И, посерьезнев, прибавила:
— Уверяю вас, Пардальян, если бы вы мне сказали, что желаете присутствовать на моих переговорах с герцогом Ангулемским, я бы с удовольствием выполнила вашу просьбу.
— Нисколько не сомневаюсь, сударыня, раз вы сами это говорите, — не менее серьезно ответил Пардальян.
Затем он вновь перешел на свой излюбленный насмешливый тон:
— Однако позвольте заметить, что в таком случае мне вряд ли довелось бы услышать те слова, что долетели до моего чулана.
Фауста молча кивнула в знак согласия.
Воцарилась тишина: противники внимательно изучали друг друга. (Посторонний наверняка решил бы, что присутствует при встрече двух старых друзей после долгой разлуки.) Затем Пардальян, окинув рассеянным взором комнату и сделав вид, что не замечает ни герцога Ангулемского, ни д'Альбарана, прикинул, чем из мебели можно будет воспользоваться во время предстоящей схватки, положил руку на эфес шпаги и принялся ждать.
Герцог Ангулемский был потрясен внезапным появлением Пардальяна: он предполагал, что шевалье находится за много лье отсюда. Впрочем, он быстро опомнился и решил, что лучше ему пока оставаться в тени. Однако вскоре наступила тишина, и тогда герцог подумал, что ему пора выступить на сцену. Он с улыбкой бросился к шевалье:
— Пардальян, друг мой, брат мой, как я счастлив видеть вас!
Смерив герцога холодным взором, Пардальян молча поклонился.
Искренняя радость герцога мгновенно улетучилась.
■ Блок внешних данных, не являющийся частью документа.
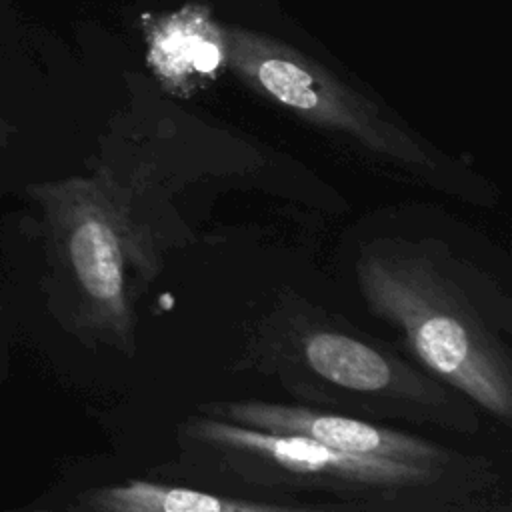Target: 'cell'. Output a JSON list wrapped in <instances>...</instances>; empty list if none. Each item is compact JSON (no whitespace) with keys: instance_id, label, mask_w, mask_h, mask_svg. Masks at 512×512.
I'll use <instances>...</instances> for the list:
<instances>
[{"instance_id":"6da1fadb","label":"cell","mask_w":512,"mask_h":512,"mask_svg":"<svg viewBox=\"0 0 512 512\" xmlns=\"http://www.w3.org/2000/svg\"><path fill=\"white\" fill-rule=\"evenodd\" d=\"M354 278L416 364L510 424L512 302L492 276L434 242L376 240L354 258Z\"/></svg>"},{"instance_id":"7a4b0ae2","label":"cell","mask_w":512,"mask_h":512,"mask_svg":"<svg viewBox=\"0 0 512 512\" xmlns=\"http://www.w3.org/2000/svg\"><path fill=\"white\" fill-rule=\"evenodd\" d=\"M240 360L308 408L458 434L482 426V412L466 396L408 354L290 288L250 328Z\"/></svg>"},{"instance_id":"3957f363","label":"cell","mask_w":512,"mask_h":512,"mask_svg":"<svg viewBox=\"0 0 512 512\" xmlns=\"http://www.w3.org/2000/svg\"><path fill=\"white\" fill-rule=\"evenodd\" d=\"M174 474L212 492H322L354 512H482L492 466L424 468L346 454L296 434L238 426L202 412L176 428Z\"/></svg>"},{"instance_id":"277c9868","label":"cell","mask_w":512,"mask_h":512,"mask_svg":"<svg viewBox=\"0 0 512 512\" xmlns=\"http://www.w3.org/2000/svg\"><path fill=\"white\" fill-rule=\"evenodd\" d=\"M44 212L54 308L88 344L134 356L138 302L164 268V238L98 180L30 188Z\"/></svg>"},{"instance_id":"5b68a950","label":"cell","mask_w":512,"mask_h":512,"mask_svg":"<svg viewBox=\"0 0 512 512\" xmlns=\"http://www.w3.org/2000/svg\"><path fill=\"white\" fill-rule=\"evenodd\" d=\"M196 412L246 428L304 436L346 454L444 470H470L492 466L482 456L458 452L450 446L438 444L406 430L386 426L382 422L308 408L302 404L266 402L254 398L216 400L198 404Z\"/></svg>"},{"instance_id":"8992f818","label":"cell","mask_w":512,"mask_h":512,"mask_svg":"<svg viewBox=\"0 0 512 512\" xmlns=\"http://www.w3.org/2000/svg\"><path fill=\"white\" fill-rule=\"evenodd\" d=\"M80 506L84 512H340L244 498L146 478H128L118 484L98 486L80 496Z\"/></svg>"},{"instance_id":"52a82bcc","label":"cell","mask_w":512,"mask_h":512,"mask_svg":"<svg viewBox=\"0 0 512 512\" xmlns=\"http://www.w3.org/2000/svg\"><path fill=\"white\" fill-rule=\"evenodd\" d=\"M258 82L288 106L300 110H316L320 106V88L316 80L290 60L270 58L260 62Z\"/></svg>"},{"instance_id":"ba28073f","label":"cell","mask_w":512,"mask_h":512,"mask_svg":"<svg viewBox=\"0 0 512 512\" xmlns=\"http://www.w3.org/2000/svg\"><path fill=\"white\" fill-rule=\"evenodd\" d=\"M204 40L206 38H192V36H184L182 32H176L164 40L160 52H162L164 60H168V62L186 64V66L194 68L196 52Z\"/></svg>"},{"instance_id":"9c48e42d","label":"cell","mask_w":512,"mask_h":512,"mask_svg":"<svg viewBox=\"0 0 512 512\" xmlns=\"http://www.w3.org/2000/svg\"><path fill=\"white\" fill-rule=\"evenodd\" d=\"M4 140H6V138H4V132H2V126H0V146L4 144Z\"/></svg>"},{"instance_id":"30bf717a","label":"cell","mask_w":512,"mask_h":512,"mask_svg":"<svg viewBox=\"0 0 512 512\" xmlns=\"http://www.w3.org/2000/svg\"><path fill=\"white\" fill-rule=\"evenodd\" d=\"M36 512H66V510H36Z\"/></svg>"}]
</instances>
Он все понял.
— Ах, вот как? — с упреком воскликнул он. — Так-то вы меня встречаете, Пардальян? Разве вы не хотите пожать мне руку?
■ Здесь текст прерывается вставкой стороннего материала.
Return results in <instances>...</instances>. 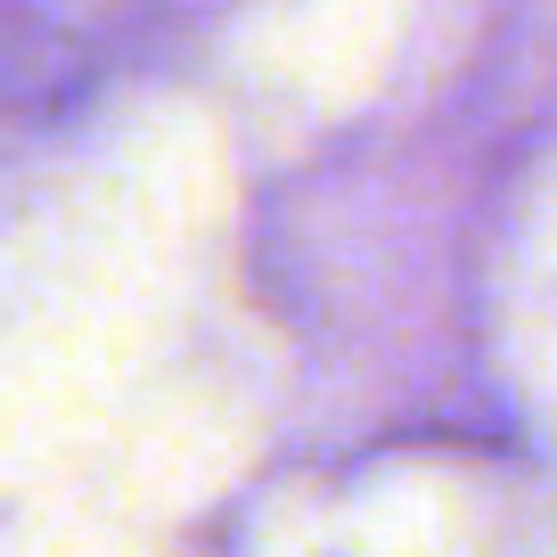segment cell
<instances>
[]
</instances>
— Это слишком большая честь для такого бродяги, как я, — пожимать руку будущему королю Франции Карлу X, — ледяным тоном ответил Пардальян.
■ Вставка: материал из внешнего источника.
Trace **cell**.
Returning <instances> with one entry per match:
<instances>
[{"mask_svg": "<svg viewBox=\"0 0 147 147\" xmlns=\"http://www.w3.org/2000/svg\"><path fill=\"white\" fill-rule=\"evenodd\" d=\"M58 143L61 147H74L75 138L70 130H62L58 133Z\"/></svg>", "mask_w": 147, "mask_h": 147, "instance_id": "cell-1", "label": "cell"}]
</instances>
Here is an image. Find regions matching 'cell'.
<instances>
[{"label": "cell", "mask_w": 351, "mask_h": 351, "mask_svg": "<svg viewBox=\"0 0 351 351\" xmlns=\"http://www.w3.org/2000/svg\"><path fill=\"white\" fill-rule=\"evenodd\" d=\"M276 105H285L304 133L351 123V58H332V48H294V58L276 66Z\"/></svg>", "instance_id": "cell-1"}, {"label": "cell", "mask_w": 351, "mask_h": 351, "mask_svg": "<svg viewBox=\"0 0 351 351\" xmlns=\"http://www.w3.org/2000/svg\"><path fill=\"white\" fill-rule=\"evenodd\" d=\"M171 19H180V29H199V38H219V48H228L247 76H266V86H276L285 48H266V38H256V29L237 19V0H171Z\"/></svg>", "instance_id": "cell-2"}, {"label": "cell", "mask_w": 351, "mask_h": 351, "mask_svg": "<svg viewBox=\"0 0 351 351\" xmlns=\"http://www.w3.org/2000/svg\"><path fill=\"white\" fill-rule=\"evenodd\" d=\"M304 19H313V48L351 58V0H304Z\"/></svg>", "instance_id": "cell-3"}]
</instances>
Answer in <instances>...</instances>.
Герцог до крови закусил себе губу. Его матово-бледное лицо — лицо человека, долго не бывавшего на свежем воздухе — внезапно стало багровым. Не выказывая признаков гнева, он столь же холодно спросил:
— Так, значит, мы станем врагами?
— Это зависит только от вас, — бесстрастно ответил Пардальян и, обернувшись к Фаусте, спросил: — Не кажется ли вам, сударыня, что нам необходимо поговорить?
— Совершенно необходимо, — подтвердила Фауста.
Не долго думая, она приказала д'Альбарану, недвижно стоявшему в углу, словно солдат на параде:
— Д'Альбаран, проводи нас в угловую башню.
Пардальяну же она объяснила:
— Вы доказали мне, что к этой комнате легко подобраться и услышать все то, о чем в ней говорят, поэтому мы пройдем в кабинет, расположенный в угловой башне: я хочу быть уверена, что никто не станет нас подслушивать. Разговор должен остаться только между нами.
— Здесь ли, там ли, — с усмешкой пожал плечами Пардальян, — мне все равно.
Как всегда безмолвный и невозмутимый, д'Альбаран уже взял факел, распахнул дверь и ждал, стоя на пороге. По знаку Фаусты он двинулся вперед. В первом же помещении, куда вошли великан-испанец, Фауста, Пардальян и герцог Ангулемский, им преградили дорогу двенадцать дворян с обнаженными шпагами. Готовый к бою отряд возглавлял Одэ де Вальвер.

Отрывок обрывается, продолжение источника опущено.